Nestwärme (eBook)
288 Seiten
Carl Hanser Verlag GmbH & Co. KG
978-3-446-26357-4 (ISBN)
Der vielfach ausgezeichnete Naturschützer Ernst Paul Dörfler hat ein berührendes Buch über das geheime Leben der Vögel geschrieben, die oft friedvoller und achtsamer miteinander umgehen als wir Menschen.
Ernst Paul Dörfler, geboren 1950 in Kemberg bei Lutherstadt Wittenberg, ist promovierter Ökochemiker. Sein Buch Zurück zur Natur? (1986) wurde zum Kultbuch der ostdeutschen Umweltbewegung. Er erhielt zahlreiche Preise, darunter den EuroNatur-Preis der Stiftung Europäisches Naturerbe. 2019 erschien sein Buch Nestwärme bei Hanser, 2021 Aufs Land. Er lebt und arbeitet in Steckby.
Was Vögel können (und wir nicht)
Das Fliegen ist ein uralter Traum des Menschen. Mit aufwendiger Technik und hohem Einsatz an Fremdenergie ist es ihm gelungen, die besungene »Freiheit über den Wolken« zu erlangen. Vögel haben sich diesen Traum schon längst erfüllt. Sie sind uns in dieser Disziplin haushoch überlegen. Wie haben sie es geschafft, aus eigener Kraft fliegen zu können, ganz ohne Absturzgefahr?
Das Vogelskelett ist äußerst leicht und in sich beweglich, ganz besonders der Halswirbelbereich.
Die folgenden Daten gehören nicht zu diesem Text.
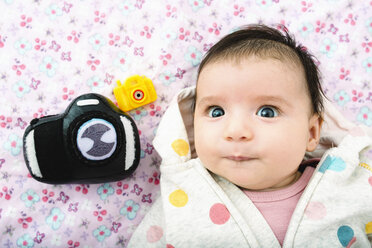 Portrait of baby girl lying on bed with two toy cameras - GEMF01526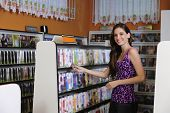 Teenage Girl At The Video Rental Store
Die Knochen und selbst der Schnabel sind innen hohl, oft gefüllt mit den Ausstülpungen der Luftsäcke, die mit den Lungen in Verbindung stehen. Die Luftsäcke sorgen für Leichtigkeit und Kühlung zugleich und machen den Druckausgleich in dünner Höhenluft möglich. Die relativ kleinen Lungen arbeiten zehnmal effektiver als bei gleichgroßen Säugetieren, sodass auch in größerer Höhe noch genug Sauerstoff aus der Atmosphäre entnommen werden kann. Das eigentliche Gewicht eines Vogels machen die Flug- und Beinmuskeln aus, es sind die arbeitenden Körperteile. Vor allem die Flugmuskeln weisen einen hocheffizienten Stoffwechsel auf, denn während des Fliegens muss der Vogel 15-mal mehr Kalorien verbrennen als im Ruhezustand. Mit ihren Flügeln bilden die Vögel Tragflächen, die in einer bestimmten Winkelhaltung und durch Ablenkung des Luftstroms den eigentlichen Flug ermöglichen.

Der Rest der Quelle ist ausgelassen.